GOAL OF THE EXERCISE =>
Copy every line of the records below word for word, leaving out the pictures.

WORKING DATA =>

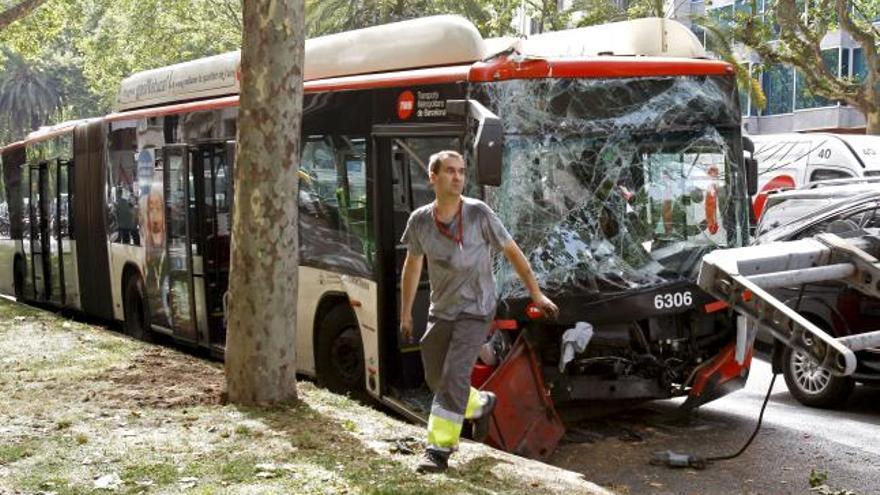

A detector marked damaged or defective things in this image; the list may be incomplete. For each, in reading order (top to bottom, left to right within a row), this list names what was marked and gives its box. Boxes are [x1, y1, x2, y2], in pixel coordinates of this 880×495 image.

damaged bus [0, 15, 756, 458]
shattered windshield [484, 76, 744, 298]
broken glass [484, 77, 744, 300]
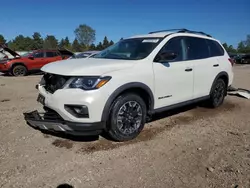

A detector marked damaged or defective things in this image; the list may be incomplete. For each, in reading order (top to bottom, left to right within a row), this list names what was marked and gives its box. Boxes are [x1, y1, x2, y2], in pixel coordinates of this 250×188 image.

detached bumper piece [23, 110, 105, 135]
damaged front bumper [23, 110, 105, 135]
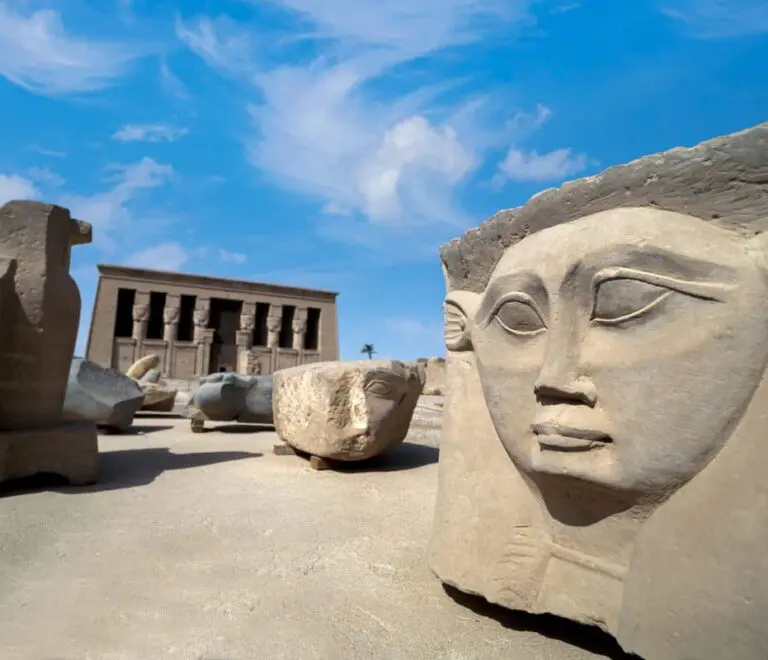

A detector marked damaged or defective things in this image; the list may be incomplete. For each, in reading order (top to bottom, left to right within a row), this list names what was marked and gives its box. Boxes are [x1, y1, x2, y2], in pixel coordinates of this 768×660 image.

broken statue base [0, 422, 99, 484]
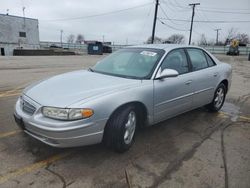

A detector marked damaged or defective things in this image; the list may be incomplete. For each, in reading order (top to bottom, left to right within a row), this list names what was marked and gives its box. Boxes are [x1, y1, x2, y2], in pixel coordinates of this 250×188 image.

crack in pavement [45, 163, 66, 188]
crack in pavement [147, 119, 231, 187]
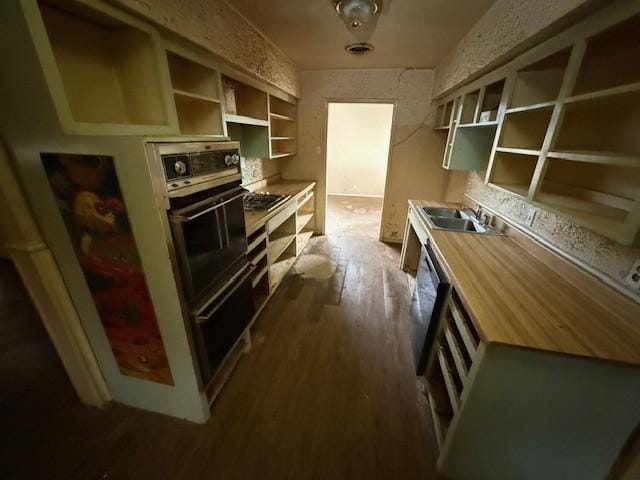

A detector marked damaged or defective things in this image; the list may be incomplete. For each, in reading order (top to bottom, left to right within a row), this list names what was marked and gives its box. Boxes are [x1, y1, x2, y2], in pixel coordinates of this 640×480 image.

peeling paint wall [110, 0, 300, 96]
peeling paint wall [430, 0, 600, 97]
peeling paint wall [282, 69, 452, 242]
peeling paint wall [464, 171, 640, 294]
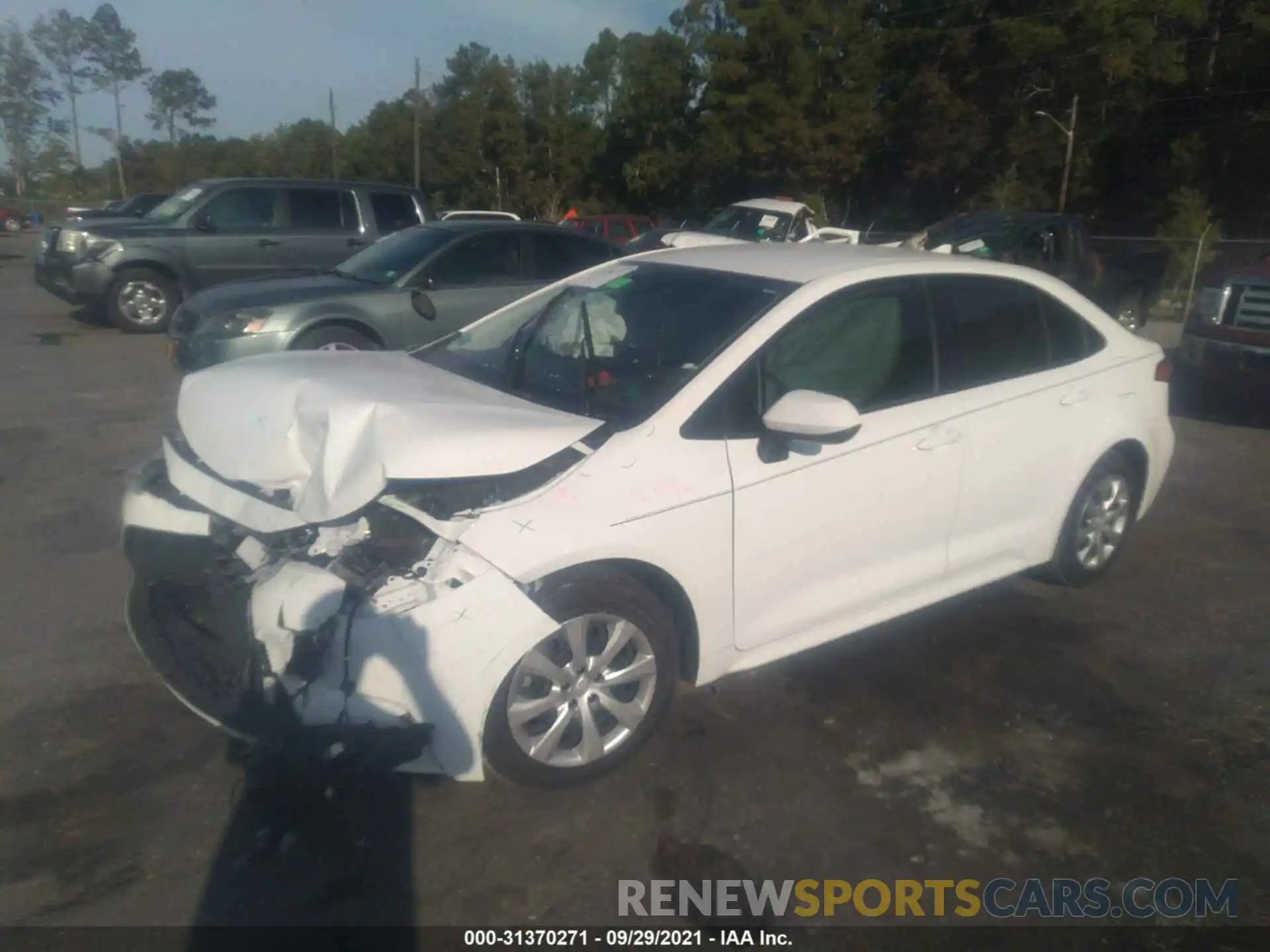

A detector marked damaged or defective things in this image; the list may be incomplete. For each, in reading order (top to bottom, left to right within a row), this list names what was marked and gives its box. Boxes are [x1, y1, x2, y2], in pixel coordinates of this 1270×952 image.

WRITTEN ANSWER =>
A detector marked damaged or defective things in this image; the list may be incomplete. For each, in reading order (top to bottom, left to right within a row), this list names what was marked and gives its box. Boxes are [x1, y1, x2, y2], in pixel coordinates of this 880×495 image.

damaged bus [0, 15, 756, 458]
shattered windshield [484, 76, 744, 298]
broken glass [484, 77, 744, 300]

A detector marked damaged or defective things in this image; the list may be incomplete. For each, in reading order (top to bottom, left to right within a row), this list names what was marked and gives its box. Boxes are [x1, y1, x2, y2], in pixel coordinates of this 250×188 image.

detached bumper piece [23, 110, 105, 135]
damaged front bumper [23, 110, 105, 135]

A detector marked damaged or defective things in this image; the list may be incomplete. For each, in reading order (top to bottom, left to right within a row), this list names what was marked and gives its box. Boxes are [x1, y1, x2, y2], in pixel coordinates of this 768×660 image.

broken statue base [0, 422, 99, 484]

A detector marked damaged or defective things in this image; the list may be incomplete. For each, in reading order (top to bottom, left to right within a row), this list names what was marked and gives its box. Boxes are [x1, y1, x2, y2], in pixel coordinates of this 250×188 image.

crack in pavement [45, 163, 66, 188]
crack in pavement [147, 119, 231, 187]

A detector marked damaged or defective things in this image; the list may be incomplete. For each, in reading order (top to bottom, left to right within a row), this list names what was marked and gives its box. Boxes are [x1, y1, x2, y2], in pixel coordinates of this 640×480 image.

peeling paint wall [110, 0, 300, 96]
peeling paint wall [430, 0, 600, 97]
peeling paint wall [282, 69, 452, 242]
peeling paint wall [464, 171, 640, 294]

A detector marked damaged or defective things in this image; the list may be incomplete. For each, in reading order (top to bottom, left to right within a row), this list names what was marked and gives its box. Boxes are [x1, y1, x2, y2], in pixel coordinates of this 1270×952 image.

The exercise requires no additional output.